** Passage to read **
::::

Jordan Springs

Healing Springs

During the Civil War, both United States and Confederate forces used Jordan Springs resort as a hospital at different times. Wounded and sick Confederate soldiers from the Antietam and Gettysburg battlefields came to the springs—although Martinsburg, W.Va., was closer—because Confederate sympathies were stronger here. When soldiers died, they were buried on the resort grounds, and in 1866, their remains were reinterred in the Stonewall Cemetery in Winchester.

The resort suspended normal operations during the war. Confederate Gen. Edward “Allegheny” Johnson stopped here for directions to Stephenson Depot during the Second Battle of Winchester, June 14-15, 1863. Johnson had been ordered there to block Union Gen. Robert Milroy’s retreat from Winchester. Members of the Jordan family, strong Confederate sympathizers, guided the Confederates to the bridge over the tracks at Stephenson Depot. Johnson’s men reached the bridge in the predawn darkness, just in time to hold it against the retreating Federals. About 100 men were killed and wounded, and about 4,000 Union soldiers surrendered, the largest Federal capitulation of the war to that point. Afterward, the Confederate officers rode back to Jordan Springs for breakfast.

(Sidebar): Branch Jordan opened the original White Sulfur Springs Resort here early in the 1800s; Virginia Indians had used the healing springs for generations. In 1855, Edwin C. Jordan, a nephew of Branch Jordan, opened the second, larger hotel. It burned in 1888, and the present hotel opened in 1894.

Marker is on Jordan Springs Road (County Route 664), on the right when traveling east.

::::

** Given information **
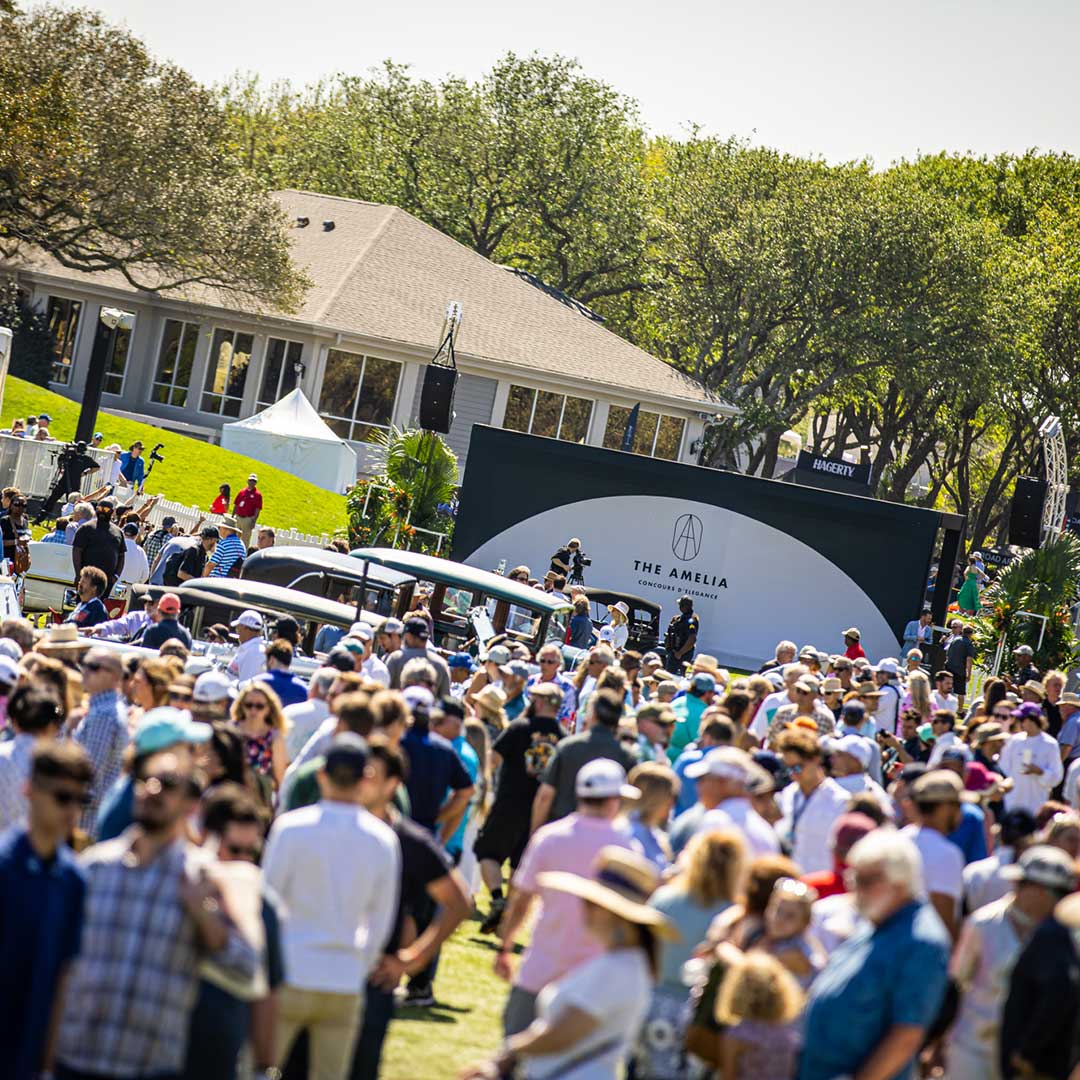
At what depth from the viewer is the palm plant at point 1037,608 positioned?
2494 centimetres

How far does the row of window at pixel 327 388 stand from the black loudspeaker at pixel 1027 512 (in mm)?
17510

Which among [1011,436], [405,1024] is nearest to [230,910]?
[405,1024]

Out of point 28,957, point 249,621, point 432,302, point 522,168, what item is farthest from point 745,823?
point 522,168

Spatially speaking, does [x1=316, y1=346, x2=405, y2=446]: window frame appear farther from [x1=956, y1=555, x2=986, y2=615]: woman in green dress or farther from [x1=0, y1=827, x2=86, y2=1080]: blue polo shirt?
[x1=0, y1=827, x2=86, y2=1080]: blue polo shirt

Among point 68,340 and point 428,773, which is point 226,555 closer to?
point 428,773

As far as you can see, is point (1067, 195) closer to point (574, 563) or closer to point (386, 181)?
point (386, 181)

::::

** How to complete this task **
Copy the Jordan Springs text starting at "(Sidebar): Branch Jordan" and ending at "when traveling east.", substituting "inn" for each "hotel".

** Output of the task **
(Sidebar): Branch Jordan opened the original White Sulfur Springs Resort here early in the 1800s; Virginia Indians had used the healing springs for generations. In 1855, Edwin C. Jordan, a nephew of Branch Jordan, opened the second, larger inn. It burned in 1888, and the present inn opened in 1894.

Marker is on Jordan Springs Road (County Route 664), on the right when traveling east.